Tasks and exercises →
[a] List every web address given in the passage on Sanborn fire insurance maps.
[b] Write the next part of the passage on Sanborn fire insurance maps, picking up after its final sentence.

Page text →
--- --- ---

The Sanborn Map Company’s historic collection includes maps of 12,000 American towns and cities between 1867 and 1970 (as well as some maps for Canada and Mexico). These maps, like many other resources, were created for fire insurance companies whose agents needed to determine the degree of risk represented by specific properties. The maps have also proved useful to social historians, architects, and local historians. More to the point, the content of these maps offers the genealogical researcher a wealth of detail.

Sanborn maps illustrate the physical footprint of a property as well as note its method of construction, height, number of stories, function, location of doors and windows, street name and number, street and sidewalk widths, and property boundaries. Symbols denote generic buildings such as stables, garages and warehouses. For example, “A” denotes “Auto, house or private garage;” “D” indicates “Dwelling;” and “Loft” identifies a “Tenant building occupied by various manufacturing or occupancies.” In some cases the names of factory owners and details on manufactures are included. This latter information can prove important when used in combination with the manufacturing non-population censuses available. Keys to the various symbols used can be found online: a black and white key at http://sanborn.umi.com/HelpFiles/bwkey.pdf and a color key at http://www.lib.berkeley.edu/EART/images/sandkey.jpg. In addition, a list of Sanborn map abbreviations can be found at http://fisher.lib.virginia.edu/collections/maps/sanborn/sanbornabbrv.pdf. Researching a specific address and its surroundings through all maps available for its location can suggest aspects of the life-style of an individual, the development of the property, the socio-economic level of its neighborhood, and the growth of the town or city over time.

The original printed Sanborn fire insurance maps can sometimes be found in local and state libraries as well as in historical societies. You will also want to check the holdings of the state library in the area of your research. R. Phillip Hoehn’s Union List of Sanborn Fire Insurance Maps Held by Institutions in the United States and Canada (Western Association of Map Libraries, 1976-77) is a good source for locating these maps. The Library of Congress holds a collection of maps from copyright deposits and, in addition, has a set that was transferred from the Bureau of the Census. These latter maps may differ from the original in the deposit collections as the Bureau pasted corrections issued by the Sanborn Company over the original map sheets. When possible, both versions should be consulted. The Library of Congress collection is detailed in Fire Insurance Maps in the Library of Congress: Plans of North American Cities and Towns Produced by the Sanborn Map Company (Library of Congress, 1981) or online at http://www.loc.gov/rr/geogmap/sanborn/. This site is particularly important and convenient as you can choose a state and locality and identify the date and number of sheets available in addition to other geographical names that might be included, comments about the maps, and a URL if available.

--- --- ---

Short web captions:
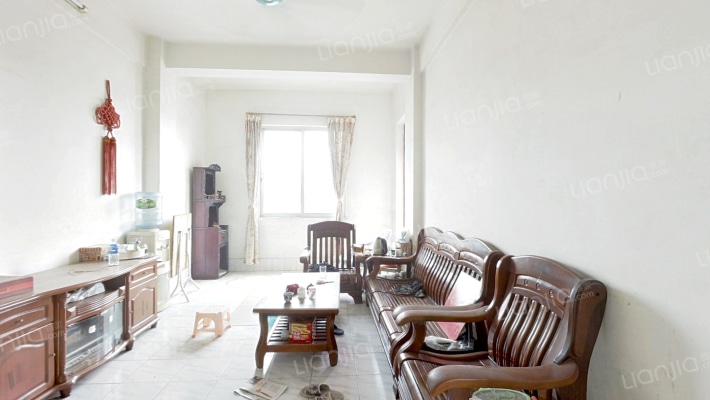 商业大道二手房实景图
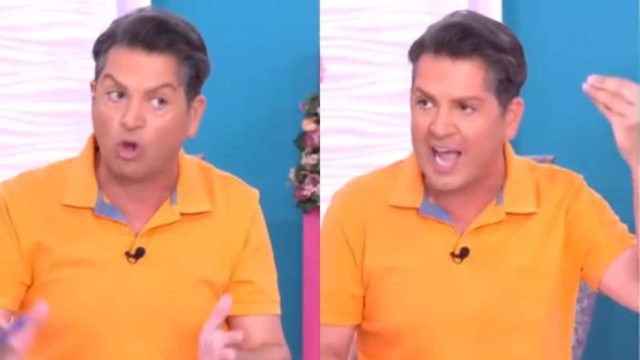 Γιάννης Πουλόπουλος για Κασσελάκη: «Kαι εγώ στα 31 μου ανακάλυψα την σεξουαλικότητά μου – Πήγα και εγώ σε ψυχοθεραπευτή» (video)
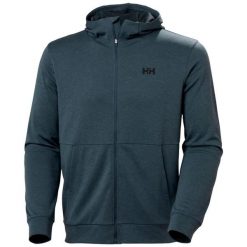 Bluza Helly Hansen Lifa Tech Lite. Szare bluzy Helly Hansen, m, bez wzorów. Za 435.00 zł.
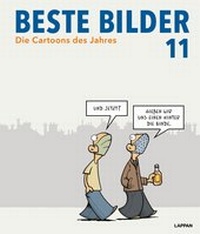 Abbildung von: Beste Bilder 11 - Lappan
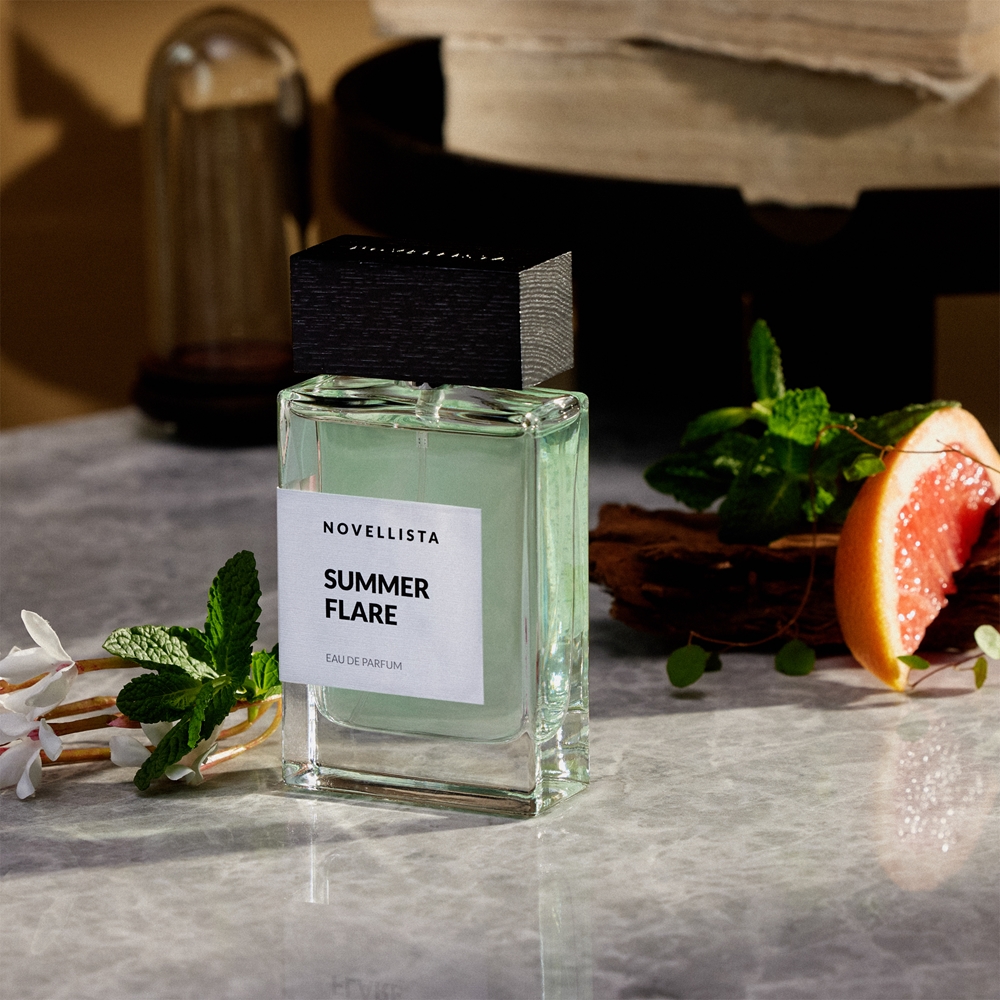 Summer Flare — изображение 2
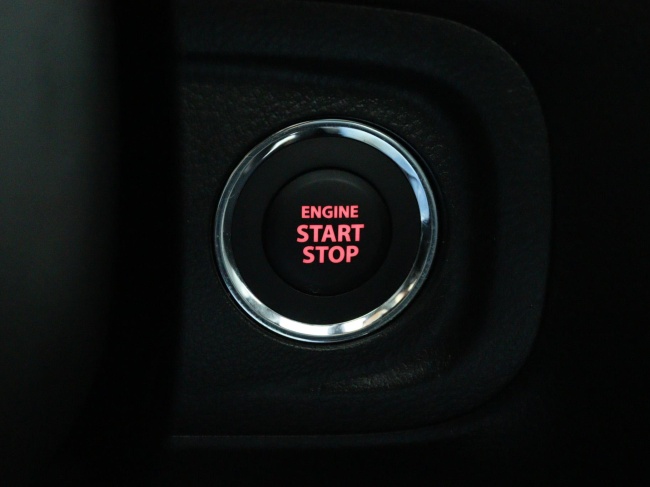 Suzuki Vitara - 1.5 Hybrid Style Automaat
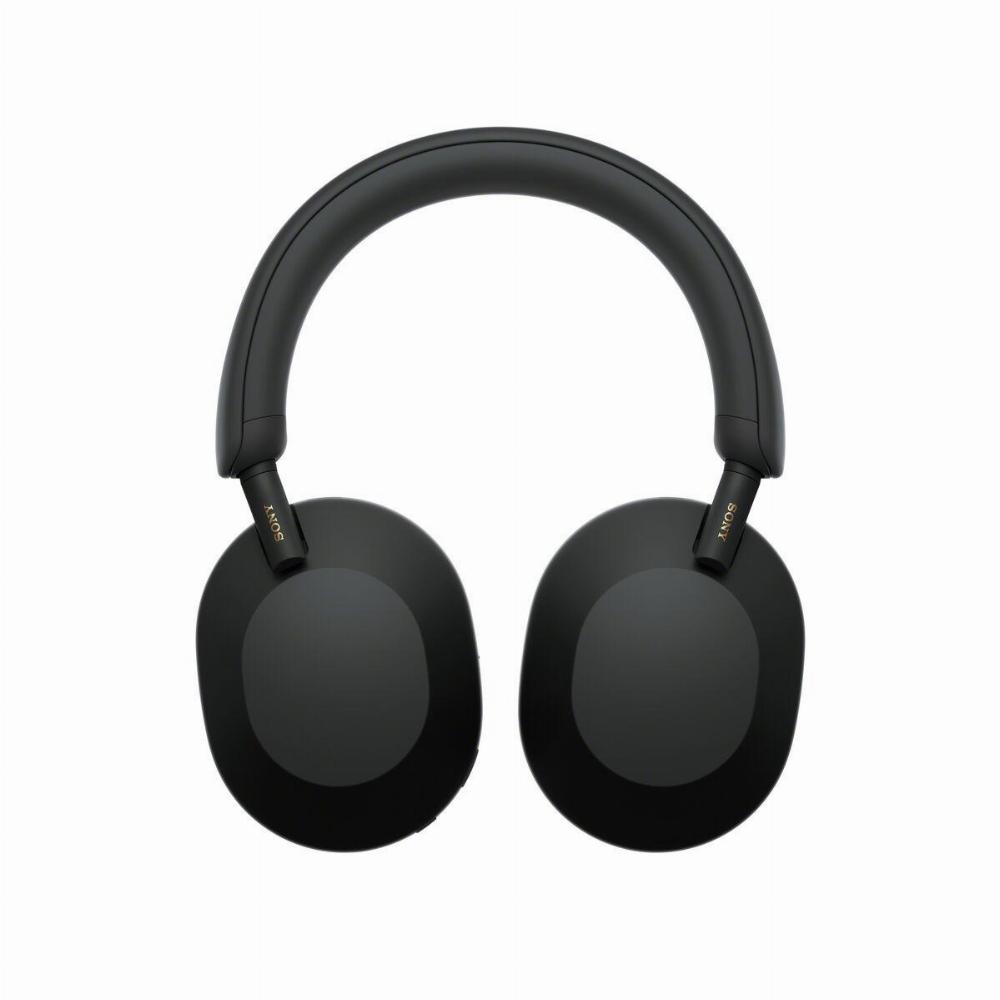 Hovedtelefoner Sony Wh 1000xm5 Sort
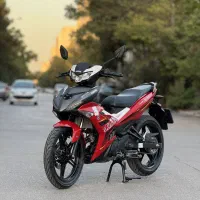 ام ایکس کینگ‌ مدل 1402 خشک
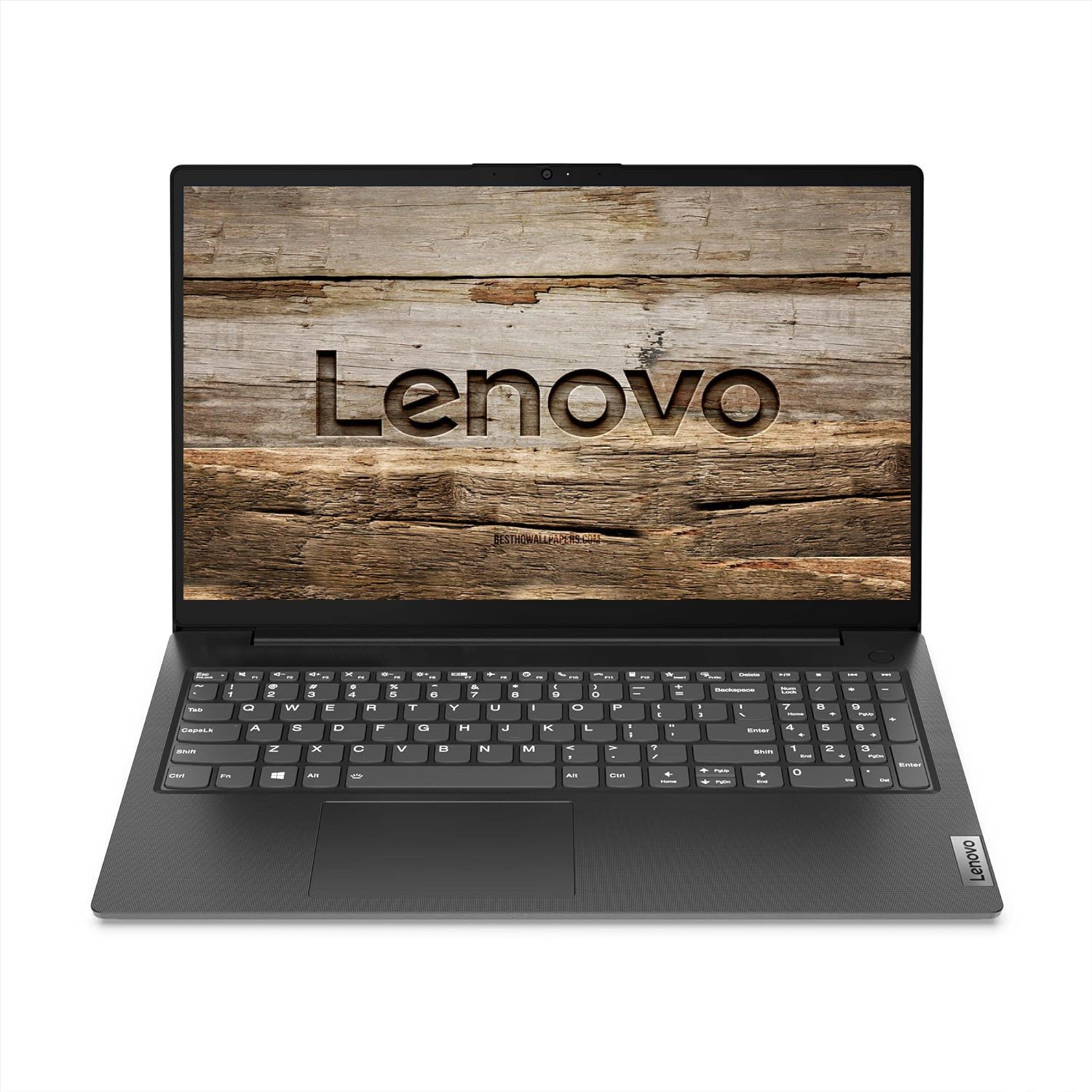 Lenovo V15-IJL, 32GB RAM, Notebook (39,00 cm/15.6 Zoll, Intel Celeron N5100, UHD Grafik, 2000 GB SSD, Windows 11 Pro und inkl. Microsoft Office 2021 Professiona)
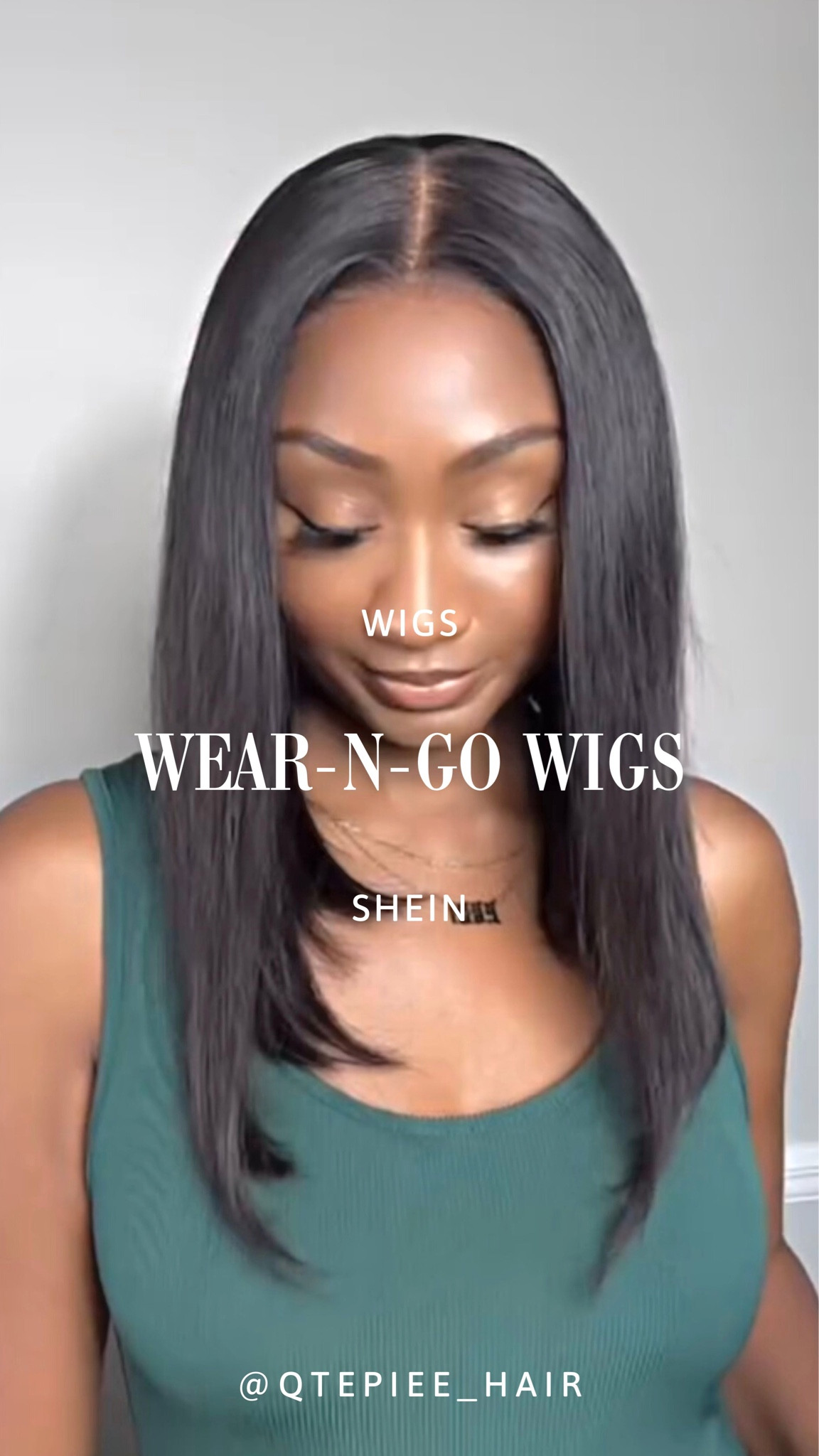 One of my favorite throw on & go units from Shein!

#LTKbeauty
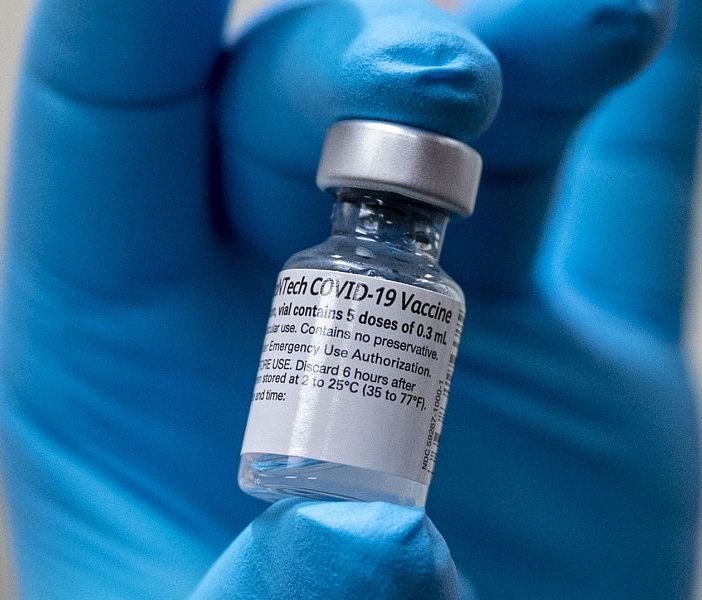 Pfizer ritarda ancora la consegna dei vaccini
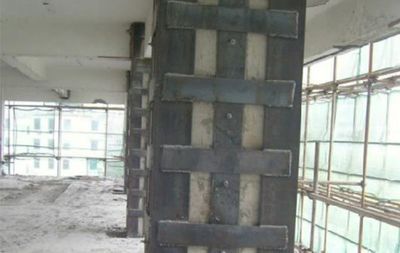 北京房屋加固需要什么手續和證件材料呢 裝飾工裝施工 第2張 北京房屋加固需要什么手續和證件材料呢 裝飾工裝施工 第2張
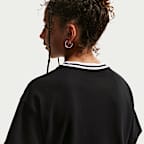 Nike Total 90 Kids' Dri-FIT Global Football T-Shirt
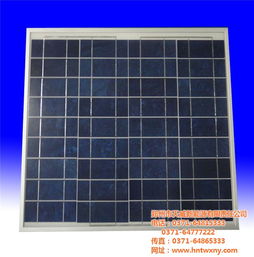 天威新能源 引领太阳能与风能发电的绿色未来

--- --- ---

Responses for each task →
[a]
- http://sanborn.umi.com/HelpFiles/bwkey.pdf
- http://www.lib.berkeley.edu/EART/images/sandkey.jpg
- http://fisher.lib.virginia.edu/collections/maps/sanborn/sanbornabbrv.pdf
- http://www.loc.gov/rr/geogmap/sanborn/

[b]
Sanborn maps are available on microfilm in libraries and other research locations. For example, the Family History Library in Salt Lake City has the Sanborn fire insurance maps for St. Louis, Missouri, and the Boston Public Library holds maps for Connecticut, Maine, Massachusetts, New Hampshire, Rhode Island, and Vermont.

ProQuest has created an electronic database, Digital Sanborn Maps 1867-1970 that includes images of 660,000 large-scale maps for over 12,000 American towns and cities, reproduced from the Library of Congress’s collection. This collection is available only through academic and public libraries. As the collection is expensive, the scope of access may vary among institutions. Checking locally, I found that the Library of Virginia in Richmond provides electronic access to maps pertaining to Virginia localities only (to users visiting the library), while the Virginia Beach Public Library provides library card holders with electronic access to the full database (in-library and remotely). ProQuest indicates that the online version offers flexibility of use and improved viewing possibilities with images that can be easily manipulated and printed. A recent attempt to locate maps for a specific address, however, convinced me that using this resource is not for the uninitiated.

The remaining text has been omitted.